WHAT YOU HAVE TO DO:
Copy out the text of every item below word for word, leaving the pictures out.

STORED RECORDS:

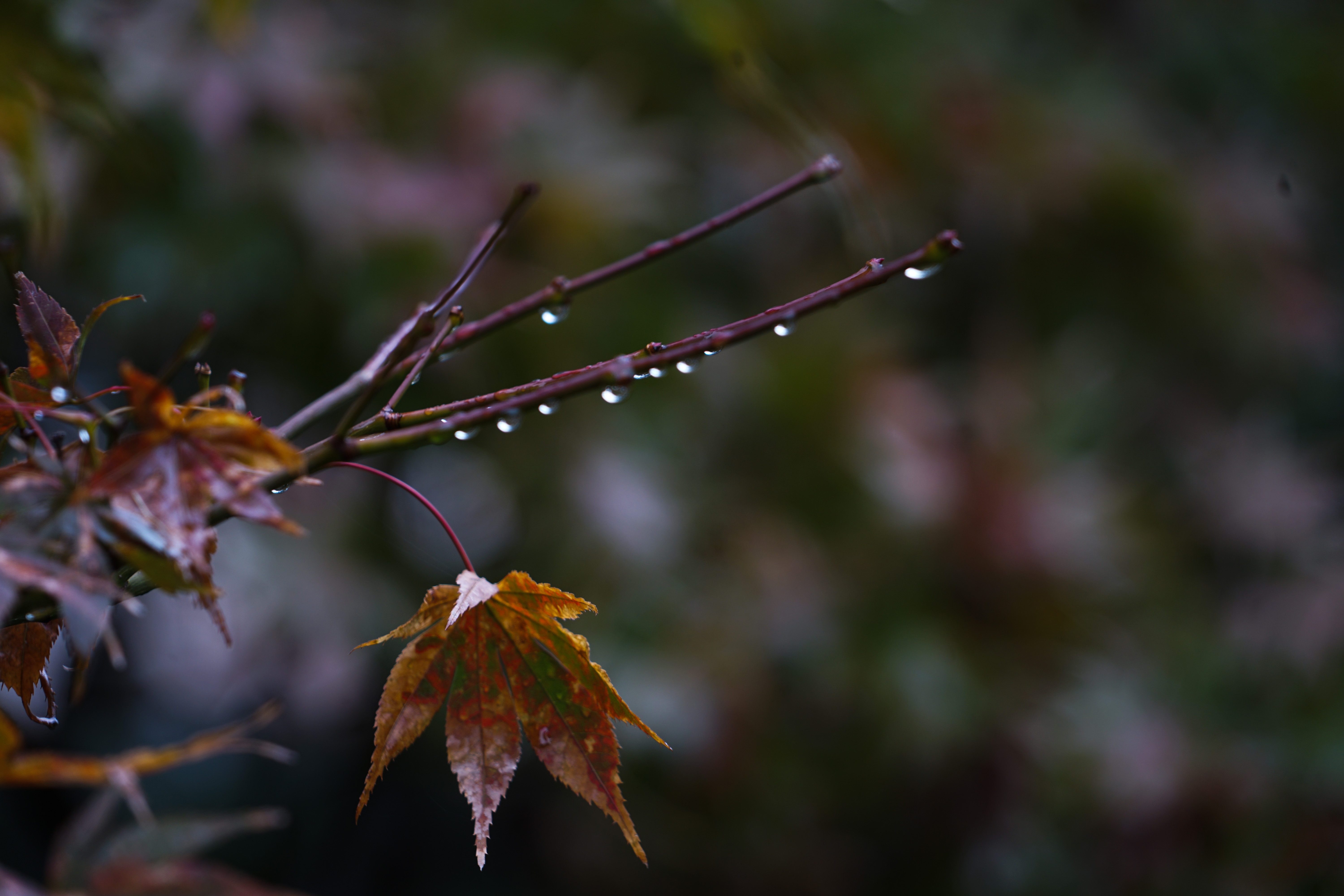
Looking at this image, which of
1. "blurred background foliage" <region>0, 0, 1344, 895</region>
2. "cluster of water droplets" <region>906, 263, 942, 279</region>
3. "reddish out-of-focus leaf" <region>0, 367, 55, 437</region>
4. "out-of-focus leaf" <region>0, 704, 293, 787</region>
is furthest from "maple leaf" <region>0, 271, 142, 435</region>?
"blurred background foliage" <region>0, 0, 1344, 895</region>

WRITTEN ANSWER:
Looking at this image, which of
1. "blurred background foliage" <region>0, 0, 1344, 895</region>
2. "cluster of water droplets" <region>906, 263, 942, 279</region>
3. "reddish out-of-focus leaf" <region>0, 367, 55, 437</region>
4. "out-of-focus leaf" <region>0, 704, 293, 787</region>
is furthest from "maple leaf" <region>0, 271, 142, 435</region>?
"blurred background foliage" <region>0, 0, 1344, 895</region>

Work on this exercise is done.